Software Engineering for 2.0

I've been thinking about what I do as a software engineer for a while, as there seems to be a common thread through the kinds of projects and teams that I'm drawn toward and I wanted to write a few blog posts on this topic to sort of collect my thoughts and see if these ideas resonated with anyone else.

I've never been particularly interested in building new and exciting features. Hackathon's have never held any particular appeal, and the things I really enjoy are working on are on the spectrum of "stabilize this piece of software," or "make this service easy to operate" or "refactor this code to make support future development" and less "design and build some new feature." Which isn't to say that I don't like building new features or writing code, but that I'm more driven by the code and supporting my teammates than I am by the feature.

I think it's great that I'm different from software engineers who are really focused on the features, both because I think the tension between our interests pushes both classes of software engineer to do great things. Feature development keeps software and products relevant and addresses users' needs. Stabilization work makes projects last and reduces the incidence of failures that distract from feature work, and when there's consistent attention paid to aligning infrastructure [1] work with feature development of the long term, infrastructure engineers can significantly lower the cost of implementing a feature.

The kinds of projects that fall into these categories inculde the following areas:

  • managing application state and workload in larger distributed contexts. This has involved designing and implementing things like configuration management, deployment processes, queuing systems, and persistence layers.
  • concurrency control patterns and process lifecycle. In programming environments where threads are available, finding ways to ensure that processes can safely shut down, and errors can be communicated between threads and processes takes some work and providing mechanisms to shutdown cleanly, communicate abort signals to worker threads, and handle communication patterns between threads in a regular and expected way, is really important. Concurrency is a great tool, but being able to manage concurrency safely and predictably and in descret parts of the code are useful.
  • programming model and ergonomic APIs and services. No developers produces a really compelling set of abstractions on the first draft, particularly when they're focused on delivering different kinds of functionality. The revision and iteration process helps everyone build better software.
  • test infrastructure and improvements. No one thinks tests should take a long time or report results non-deterministically, and yet so many test are. The challenge is that tests often look good or seem reasonable or are stable when you write them, and their slow runtimes compound overtime, or orthogonal changes make them slower. Sometimes adding an extra check in some pre-flight test-infrastructure code ends ups causing tests that had been just fine, thank you to become problems. Maintaining and structure test infrastructure has been a big part of what I've ended up doing. Often, however, working back from the tests, it's possible to see how a changed interface or an alternate factoring of code would make core components easier to test, and doing a cleanup pass of tests on some regular cadence to improve things. Faster more reliable tests, make it possible to develop with greater confidence.

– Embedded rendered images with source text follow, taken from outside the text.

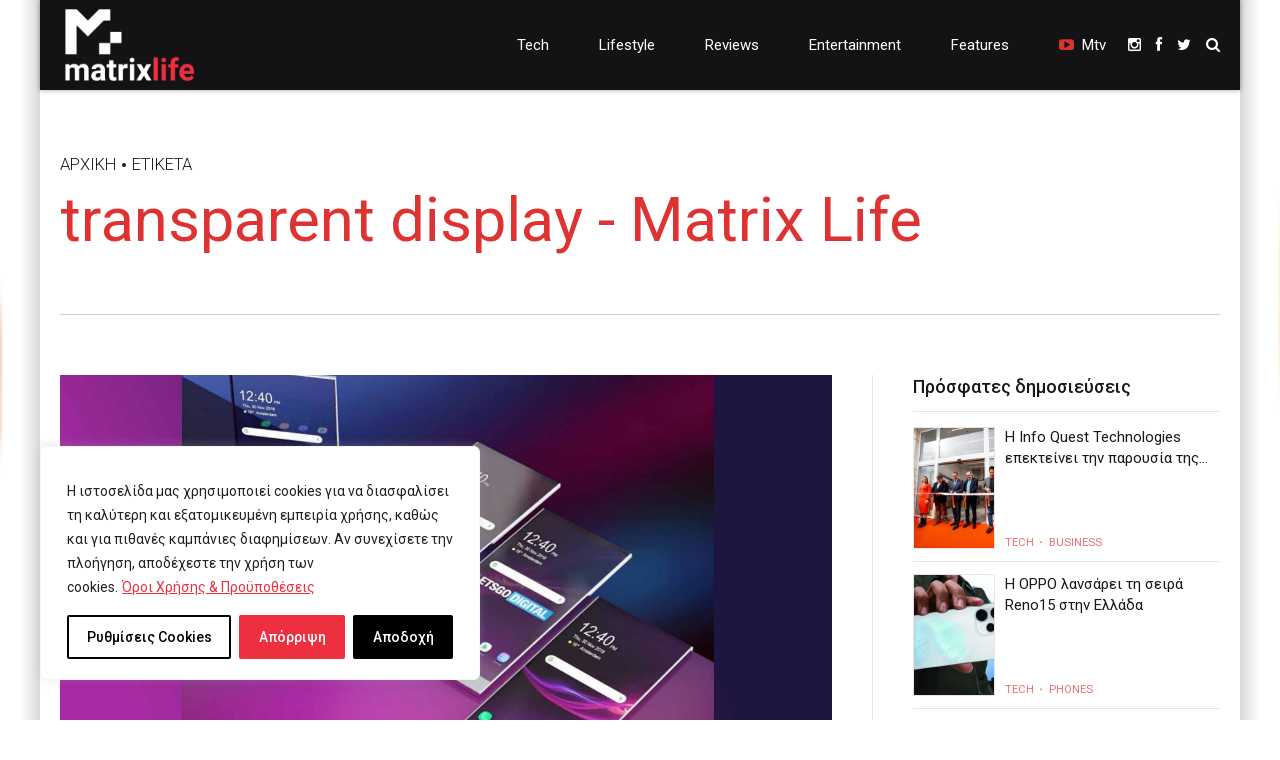

--- FILE ---
content_type: text/html; charset=utf-8
request_url: https://www.google.com/recaptcha/api2/aframe
body_size: 268
content:
<!DOCTYPE HTML><html><head><meta http-equiv="content-type" content="text/html; charset=UTF-8"></head><body><script nonce="5dlcTuIXFNFVT1G64Vk-lA">/** Anti-fraud and anti-abuse applications only. See google.com/recaptcha */ try{var clients={'sodar':'https://pagead2.googlesyndication.com/pagead/sodar?'};window.addEventListener("message",function(a){try{if(a.source===window.parent){var b=JSON.parse(a.data);var c=clients[b['id']];if(c){var d=document.createElement('img');d.src=c+b['params']+'&rc='+(localStorage.getItem("rc::a")?sessionStorage.getItem("rc::b"):"");window.document.body.appendChild(d);sessionStorage.setItem("rc::e",parseInt(sessionStorage.getItem("rc::e")||0)+1);localStorage.setItem("rc::h",'1769572657534');}}}catch(b){}});window.parent.postMessage("_grecaptcha_ready", "*");}catch(b){}</script></body></html>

In practice this has included:

  • changing the build system for a project to produce consistent artifacts, and regularizing the deployment process to avoid problems during deploy.
  • writing a queuing system without any extra service level dependencies (e.g. in the project's existing database infrastructure) and then refactoring (almost) all arbitrary parallel workloads to use the new queuing system.
  • designing and implementing runtime feature flagging systems so operators could toggle features or components on-and-off via configuration options rather than expensive deploys.
  • replacing bespoke implementations with components provided by libraries or improving implementation quality by replacing components in-place, with the goal of making new implementations more testable or performant (or both!)
  • plumbing contexts (e.g. Golang's service contexts) through codebases to be able to control the lifecycle of concurrent processes.
  • implementing and migrating structured logging systems and building observability systems based on these tools to monitor fleets of application services.
  • Refactoring tests to reuse expensive test infrastructure, or using table-driven tests to reduce test duplication.
  • managing processes' startup and shutdown code to avoid corrupted states and efficiently terminate and resume in-progress work.

When done well (or just done at all), this kind of work has always paid clear dividends for teams, even when under pressure to produce new features, because the work on the underlying platform reduces the friction for everyone doing work on the codebase.

[1]It's something of an annoyance that the word "infrastructure" is overloaded, and often refers to the discipline of running software rather than the parts of a piece of software that supports the execution and implementation of the business logic of user-facing features. Code has and needs infrastructure too, and a lot of the work of providing that infrastructure is also software development, and not operational work, though clearly all of these boundaries are somewhat porous.